Fadli Zon Didesak Minta Maaf dan Cabut Ucapannya soal Kekerasan Seksual 1998
Menteri Kebudayaan RI Fadli Zon diwawancarai usai diskusi publik Sastra Mendunia di Gedung Kementerian Kebudayaan, Senayan, Jakarta Pusat, Rabu (11/6/2025).(KOMPAS.com/MELVINA TIONARDUS)
14:14
16 Juni 2025

Fadli Zon Didesak Minta Maaf dan Cabut Ucapannya soal Kekerasan Seksual 1998

- Koalisi Masyarakat Sipil Melawan Impunitas mengecam keras pernyataan Menteri Kebudayaan Fadli Zon yang mempertanyakan kebenaran kekerasan seksual dalam Peristiwa Mei 1998 dan menyebutnya sebagai “rumor”.

Koalisi mendesak Fadli Zon segera mencabut ucapannya secara terbuka dan meminta maaf kepada para korban dan keluarga korban.

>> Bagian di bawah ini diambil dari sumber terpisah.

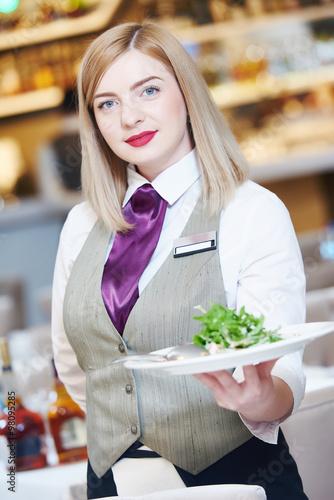 In de dag Buffet, Bar Waitress serving banquet table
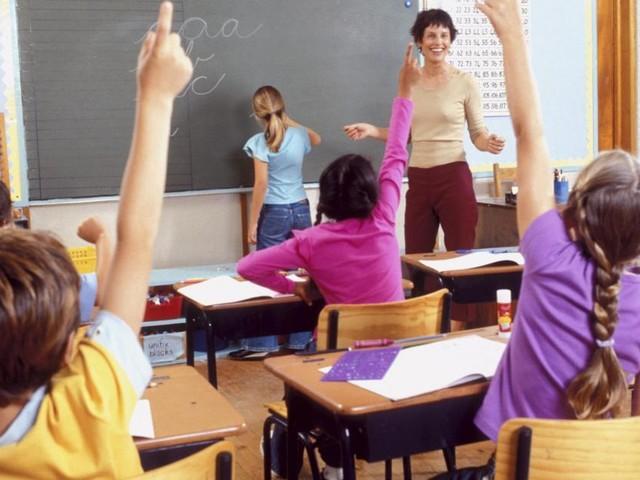 Incrementare il tempo pieno con duemila nuovi insegnanti da assumere, ok alla Camera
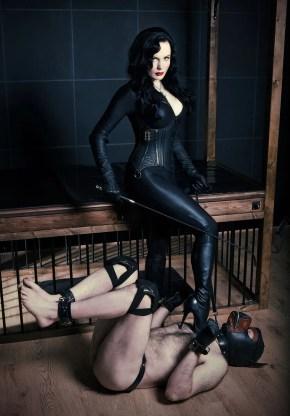 Puppy training, London Dominatrix, London Mistress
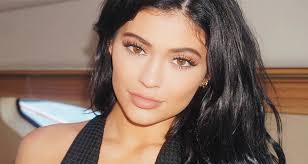 here s how kylie jenner does her makeup every day step by step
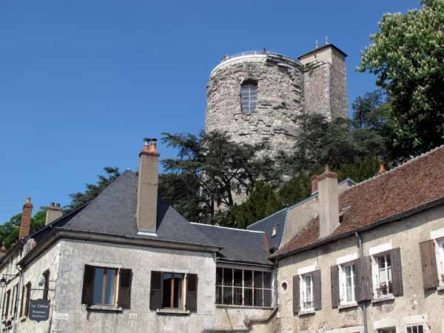 Walking in France: Sole survivor of the six towers of the now-destroyed château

"Menuntut Fadli Zon untuk mencabut pernyataannya secara terbuka, memberikan klarifikasi, dan menyampaikan permintaan maaf secara terbuka kepada korban dan keluarga korban pelanggaran berat HAM, khususnya kekerasan seksual dalam Peristiwa Mei 1998 dan seluruh perempuan Indonesia yang berjuang membersamai korban untuk menegakkan keadilan," tulis Koalisi Sipil, dikutip dari laman resmi Kontras, Senin (16/6/2025).

Dalam pernyataan resminya, Koalisi menyebut pernyataan Fadli yang disampaikan dalam wawancara video berjudul “Real Talk: Debat Panas!! Fadli Zon vs Uni Lubis Soal Revisi Buku Sejarah” di kanal YouTube IDN Times pada 10 Juni sebagai bentuk manipulasi sejarah dan pelecehan terhadap perjuangan korban kekerasan seksual Mei 1998.

“Pernyataan ini mencederai upaya pengungkapan kebenaran dan keadilan bagi korban serta berpotensi melanggengkan budaya impunitas," ungkap Koalisi.

Koalisi menyebut bahwa kekerasan seksual terhadap perempuan, khususnya perempuan Tionghoa, dalam Peristiwa Mei 1998 telah didokumentasikan secara sah oleh Tim Gabungan Pencari Fakta (TGPF), Komnas HAM, dan Komnas Perempuan.

TGPF yang dibentuk pada Juli 1998 oleh Presiden ketiga RI, BJ Habibie, mencatat setidaknya 85 korban kekerasan seksual dalam berbagai bentuk, termasuk pemerkosaan, penganiayaan seksual, dan pelecehan.

Bahkan, ditemukan fakta bahwa sebagian besar korban mengalami pemerkosaan secara bergilir (gang rape) di hadapan orang lain.

“Pernyataan Fadli Zon menunjukkan sikap nirempati terhadap korban dan seluruh perempuan yang berjuang bersama korban. Ia telah gagal dalam memahami kekhususan dari kekerasan seksual dibandingkan dengan bentuk-bentuk kekerasan lainnya," nilai Koalisi.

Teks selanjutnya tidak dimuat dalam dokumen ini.